Five-Minute Blog: Mandolins

I decided to play the mandolin suddenly. I woke up one day in the death throes of my dissertation, right before I graduated, and I knew that the cure for all the weariness and pressure was to learn something new so I'd be the beginner again and not expected to be good...and I knew, that moment and for no apparent reason, that what I needed to learn was the mandolin.

I asked Joe's Uncle Ronald, who is a fiddler and guitarist, if he knew where I could get one, and he produced from his back room not one but TWO mandolins, one a very nice Epiphone, which he sent me home with to learn on. (As a testament to what a musician and instrument guy he is, he said, "Do you want to learn the sitar while you're at it? I have one back there. Got it at an estate sale in Stidham." Who else in Eufaula would have a SITAR?! Not to mention find one at an estate sale anywhere around there! But I digress.)

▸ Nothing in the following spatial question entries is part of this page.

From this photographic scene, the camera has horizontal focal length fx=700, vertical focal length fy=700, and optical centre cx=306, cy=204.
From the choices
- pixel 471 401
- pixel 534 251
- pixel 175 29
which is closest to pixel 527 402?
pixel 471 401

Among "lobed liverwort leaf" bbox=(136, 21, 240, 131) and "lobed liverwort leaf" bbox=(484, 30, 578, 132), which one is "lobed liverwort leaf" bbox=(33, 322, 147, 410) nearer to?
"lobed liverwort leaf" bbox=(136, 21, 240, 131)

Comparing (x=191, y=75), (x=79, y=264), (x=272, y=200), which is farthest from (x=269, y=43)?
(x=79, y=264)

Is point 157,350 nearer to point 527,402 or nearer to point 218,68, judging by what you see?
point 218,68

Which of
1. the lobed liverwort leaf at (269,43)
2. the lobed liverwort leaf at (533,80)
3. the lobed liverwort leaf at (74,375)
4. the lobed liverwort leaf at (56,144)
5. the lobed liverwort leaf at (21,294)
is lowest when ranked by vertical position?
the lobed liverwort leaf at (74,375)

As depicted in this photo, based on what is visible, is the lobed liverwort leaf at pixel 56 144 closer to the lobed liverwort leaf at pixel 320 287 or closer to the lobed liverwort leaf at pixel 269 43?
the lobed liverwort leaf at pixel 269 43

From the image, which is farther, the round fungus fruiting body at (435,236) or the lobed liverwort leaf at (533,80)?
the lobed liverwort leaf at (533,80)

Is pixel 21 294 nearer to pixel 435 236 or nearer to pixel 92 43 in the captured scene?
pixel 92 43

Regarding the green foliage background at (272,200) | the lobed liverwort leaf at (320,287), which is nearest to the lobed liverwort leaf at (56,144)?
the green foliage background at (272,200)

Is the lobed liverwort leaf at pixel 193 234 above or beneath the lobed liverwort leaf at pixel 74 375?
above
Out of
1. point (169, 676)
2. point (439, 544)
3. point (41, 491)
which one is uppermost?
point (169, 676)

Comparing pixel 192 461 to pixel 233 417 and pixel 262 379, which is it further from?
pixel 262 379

So I started trying to play using chord charts from the front of a tablature-writing book from my metal days. I printed some Scottish songs from the internet. But I can't learn instruments from books. I learned to play guitar sitting out under pine trees with my father, and later, hanging out with metal guys in music stores. So I looked around for a person to teach me. I was in western Oklahoma, but I couldn't find one. And now I'm in upstate New York, and I still can't find one. Every mandolin player I see says, "Oh, you don't want to learn from me. I don't know what I'm doing." As they stand there, Bill Monroe like, whipping out breaks and solos.

I sure still sound like a beginner. But I love the mandolin in a way I never even loved the guitar. I want to actually learn to play it...theory and all, maybe. At least more theory than what I know on the guitar, which is little. (Okay, none. I just know the names of chords. That's all.) I am joyous when I pick up the mandolin, even though I know the badness that is coming. I can sit there playing a new Scottish song, counting the notes out loud like we did in drumline as I play. And, weirdest of all, I want a thousand mandolins...even though I'm not good at playing them yet.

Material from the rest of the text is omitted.